For the first time in nearly 10 years, the 17th century replica spent the summer cruising upriver in Perth.
John Longley says cranes had to be brought in to remove the Duyfken’s giant masts so it could sneak under bridges and make it back to Fremantle.
“Don’t worry, we weren’t using the Duyfken for booze cruises on the Swan River,” he laughs.
“It was more about giving people who get sea sick a chance to experience a calmer voyage.
“We were based at the Mount Bay Sailing Club and operated out of there.”
No-booze cruise
Continuing the booze-cruise theme, Mr Longley notes that early Dutch sailors drank brandy on long ocean-going voyages.
“The Dutch were great beer drinkers, but that usually went off after about six weeks at sea, so they started hitting the brandy instead,” he says.
“The Dutch invented [modern] brandy and it sustained them on long trawls across the ocean.”
The Duyfken, whose role in Australia’s colonisation is now part of the grade four curriculum, will do half-a-dozen day sails during the winter season.
“The boat is a great way of making education fun,” Mr Longley says.

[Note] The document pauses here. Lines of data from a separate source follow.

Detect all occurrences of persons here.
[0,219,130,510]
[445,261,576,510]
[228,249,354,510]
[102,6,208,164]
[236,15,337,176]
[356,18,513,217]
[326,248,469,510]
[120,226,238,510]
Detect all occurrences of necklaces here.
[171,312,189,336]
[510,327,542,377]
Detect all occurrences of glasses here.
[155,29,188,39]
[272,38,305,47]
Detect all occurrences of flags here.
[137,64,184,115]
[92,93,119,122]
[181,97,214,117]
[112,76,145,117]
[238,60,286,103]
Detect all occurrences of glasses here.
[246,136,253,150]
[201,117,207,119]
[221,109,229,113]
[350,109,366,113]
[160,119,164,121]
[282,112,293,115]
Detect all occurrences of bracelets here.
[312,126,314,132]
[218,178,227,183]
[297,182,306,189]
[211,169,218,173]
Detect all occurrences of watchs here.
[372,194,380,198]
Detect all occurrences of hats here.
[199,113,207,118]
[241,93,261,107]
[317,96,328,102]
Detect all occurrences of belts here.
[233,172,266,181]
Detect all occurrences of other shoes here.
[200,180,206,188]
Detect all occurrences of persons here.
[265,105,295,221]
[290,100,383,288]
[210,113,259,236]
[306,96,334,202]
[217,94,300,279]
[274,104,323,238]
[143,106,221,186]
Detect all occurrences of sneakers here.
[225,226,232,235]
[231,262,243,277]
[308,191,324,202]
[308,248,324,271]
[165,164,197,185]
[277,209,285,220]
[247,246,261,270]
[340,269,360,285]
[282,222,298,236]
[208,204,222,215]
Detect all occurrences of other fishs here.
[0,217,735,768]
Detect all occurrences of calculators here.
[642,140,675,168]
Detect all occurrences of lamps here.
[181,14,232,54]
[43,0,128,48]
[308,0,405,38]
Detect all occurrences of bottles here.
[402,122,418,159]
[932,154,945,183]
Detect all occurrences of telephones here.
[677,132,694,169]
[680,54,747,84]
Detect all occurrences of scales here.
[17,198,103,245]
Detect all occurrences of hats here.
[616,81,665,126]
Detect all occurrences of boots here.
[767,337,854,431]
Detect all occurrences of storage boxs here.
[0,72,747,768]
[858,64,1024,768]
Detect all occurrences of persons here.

“People can visit the nearby maritime and shipwreck museums and then have a snoop around the Duyfken in the harbour.”
The 110-tonne replica of the original Duyfken (Little Dove) was built in Fremantle and launched in 1999, and has since sailed to Asia, Europe and around Australia.
Next year the ship will play a key part in celebrations for the 400-year anniversary of Dirk Hartog’s landing at Cape Inscription—the first recorded landing of Europeans in WA.
Ten years earlier, in 1606, the Duyfken’s crew became the first Europeans known to have cast eyes on the east coast.